How to find the limit of trig functions in exponents? In my Calculus course, I am studying exponential functions and their involvement in limits.  I do not understand why the answer to the following problem is $0$.
$$
\lim_{ x \to \frac{\pi}{2}+} e^{\tan x}
$$
Since $\tan(\pi/2)$ obviously does not exist, I don't understand how to determine what the limit is from the right side.  All the explanations I have found online don't really make sense so I would really appreciate an easy to understand response.  Thanks.

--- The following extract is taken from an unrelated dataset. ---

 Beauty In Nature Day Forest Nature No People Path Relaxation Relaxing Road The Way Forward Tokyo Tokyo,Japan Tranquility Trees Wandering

 A: The main point is that $x$ is tending to $\frac{\pi}{2}$ from the right, from the graph of tan $x$, when $x$ is very near to $\frac{\pi}{2}$ but greater than $\frac{\pi}{2}$, the value of tan x decreases to a number as negative as you wish, which is $-\infty$ naively, and $e^{-\infty}$=0 as you can interpret that as $e$ to a very negative number which tends to 0
A: Since $y=e^x$ is a continuous function we have:
$$
\lim_{x\to \pi/2} e^{\tan x}=e^{\lim_{x\to \pi/2} \tan x}
$$
You are correct to say that $\lim_{x\to \pi/2} \tan x$ does not exists, but there exists the two limits ( from left and from right):
$$
\lim_{x\to \pi/2^-} \tan x=+\infty \quad and \quad \lim_{x\to \pi/2^+} \tan x=-\infty
$$ 
so there exists also two limits for the exponential of $\tan x$:
$$
e^{\lim_{x\to \pi/2^-} \tan x}=e^{+\infty}=+\infty \quad and \quad e^{\lim_{x\to \pi/2^+} \tan x}=e^{-\infty}=0
$$
A: The simple explanation comes from using the basic definition of the tangent function. $$ \lim_{x \to \pi/2} \sin(x) = 1 \,\,\, \text{and}\,\,\, \lim_{x \to \pi/2} \cos(x) = 0 $$
Since you're just in calculus it should suffice to just think of $\frac{1}{0}$ as equivalent to $\pm \infty$.
Now recall that $\cos(x)$ is negative if $\pi/2<x<\pi$.
Therefore, numbers really close to $\pi/2$ and greater than $\pi/2$ will yield values for the tangent function that approach -$\infty$. As others have said already, this gives the exponential function a value of $0$.